Pertinentemente, o autor sublinha a injustiça relativa em que se traduz a sua condenação, por contraponto com a inexistência de qualquer condenação do primeiro réu, que adotou uma conduta processual não menos censurável – mais ligada à parte da lide correspondente à ação de impugnação da justificação notarial. O vencimento de causa não limpa os comportamentos processuais do vencedor – cfr. o Ac. do TRL de 16-12-2021 (12367/19.2T8LSB.L2-2).
Justifica-se, plenamente, a condenação do réu LS em multa, por ter agido processualmente com clara má-fé, como veremos. No entanto, a não formulação deste juízo por parte do tribunal a quo também não limpa os comportamentos processuais do autor. Pode, sim, obrigar ao conhecimento oficioso da má-fé do réu LS nesta segunda instância.
6.2. Atuação do réu LS como litigante de má-fé
O réu LS violou as normas plasmadas no art.º 542.º, n.º 2, als. a) e b), do Cód. Proc. Civil, pois não podia ignorar que os factos que afirmou na escritura de justificação notarial, e que reiterou na contestação a esta ação de simples apreciação negativa – quanto ao primeiro pedido e aos dois apendiculares que se lhe seguem –, são falsos, não tendo nenhuma razão na sua pretensão de aquisição do prédio em litígio por usucapião, por ser manifesta, inequívoca e totalmente infundada. Tal como manipulou os serviços de notariado, o réu ensaiou manipular o tribunal e, assim, branquear o seu comportamento com uma sentença judicial favorável, recorrendo, para o efeito, à mentira sobre a ocorrência de factos essenciais.
Embora bastante frugal na inclusão da atividade processual do réu LS no leque de factos provados – pois da motivação da convicção resulta que poderia ter sido dada por provada toda a versão contrária à apresentada pelo réu, e não apenas por não provada a versão que lhe seria favorável –, o tribunal a quo considerou verificadas condutas reveladoras da litigância de má-fé deste demandado. Mais precisamente, resultaram provados factos incompatíveis com a narrativa posta por este réu na sua contestação.

## Entradas de dados:

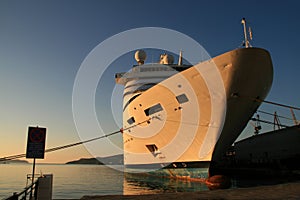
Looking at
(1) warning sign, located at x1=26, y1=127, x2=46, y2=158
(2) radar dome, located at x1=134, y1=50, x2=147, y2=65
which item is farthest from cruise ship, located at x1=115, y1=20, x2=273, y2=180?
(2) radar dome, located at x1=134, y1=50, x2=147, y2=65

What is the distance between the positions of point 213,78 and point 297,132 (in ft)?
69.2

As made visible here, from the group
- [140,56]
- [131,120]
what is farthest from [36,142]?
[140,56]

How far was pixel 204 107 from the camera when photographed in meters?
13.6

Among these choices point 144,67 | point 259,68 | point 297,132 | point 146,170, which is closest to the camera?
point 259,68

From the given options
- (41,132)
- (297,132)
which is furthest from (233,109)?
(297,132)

---

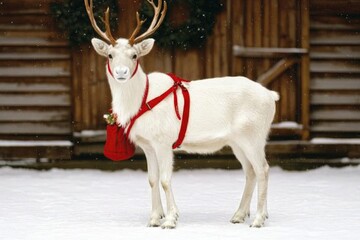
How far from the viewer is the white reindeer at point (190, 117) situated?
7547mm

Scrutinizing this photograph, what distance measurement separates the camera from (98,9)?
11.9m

## Objetivo pedido 1:
No excerto sobre a litigância de má-fé, que normas do Código de Processo Civil violou o réu LS?
## Objetivo pedido 2:
Reproduza o trecho do excerto sobre a litigância de má-fé que vai de "Embora bastante frugal" até "na sua contestação.", tal como está no texto.
As entradas não contam para nada neste trabalho.

## Resposta completa 1:
As normas do art.º 542.º, n.º 2, als. a) e b), do Cód. Proc. Civil.

## Resposta completa 2:
Embora bastante frugal na inclusão da atividade processual do réu LS no leque de factos provados – pois da motivação da convicção resulta que poderia ter sido dada por provada toda a versão contrária à apresentada pelo réu, e não apenas por não provada a versão que lhe seria favorável –, o tribunal a quo considerou verificadas condutas reveladoras da litigância de má-fé deste demandado. Mais precisamente, resultaram provados factos incompatíveis com a narrativa posta por este réu na sua contestação.